Like the ogee, Nick’s life follows two parallel but separate paths: one his ‘official’ life of wealth, comfort and politely received doctoral research into the novels of Henry James (a wry reference to Hollinghurst’s own Jamesian preoccupations); the other is his hidden life of initially tentative and then increasingly compulsive and brutish sex and drug-taking. Nick exhibits less desire for its own sake than a calculated Wildean eagerness to prioritise beauty and experience over morality; what Hollinghurst sought to explore through Nick is ‘the limitation of being led through life by your sense of beauty’.

The novel seethes with barely concealed secrets, as Nick first embarks upon a tentative, romantic affair with the closeted Leo and then a destructive, loveless affair with the cold, jaded and self-loathing Wani. Increasingly, Nick becomes enamoured with secrecy itself, revelling in his risky sauntering between the two worlds he keeps separate. Nick’s increasingly outré adventures are later served as a tabloid side-dish to Gerald’s adultery, eliciting his stinging eviction from the cosseted world of the Feddens. It is Catherine Fedden, with her manic depression (which her father maintains a wilful stupidity about), unsuitable lower-class boyfriends and visceral distaste for the smothering hypocrisy of her own class, who, Cassandra-like, speaks the truth of the outsider and brings down the artifice of her parents’ – and Nick’s – lives. The double helix of the ogee also suggested, to one questioner, a tension in the novel between the public and the private, between privacy and surveillance, which Hollinghurst admiringly admitted he hadn’t considered before.

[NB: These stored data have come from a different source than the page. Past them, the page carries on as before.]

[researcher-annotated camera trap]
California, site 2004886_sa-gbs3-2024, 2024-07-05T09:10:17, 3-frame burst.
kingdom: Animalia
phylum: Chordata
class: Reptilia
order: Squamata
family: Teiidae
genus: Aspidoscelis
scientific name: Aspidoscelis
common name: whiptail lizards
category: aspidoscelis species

In the decade in which Wham! famously encouraged ‘young guns’ to ‘go for it’, Nick’s descent into hard-heartedness and unthinking, repetitious excess suggests one destination for those following the line of beauty. From the range of reactions expressed by readers at the event – from sympathy, identification and admiration, to irritation, dislike and even hatred – it is clear that the mutable character of Nick continues to abundantly evoke the ‘fascinating, unknowable’ responses that Hollinghurst so enjoys.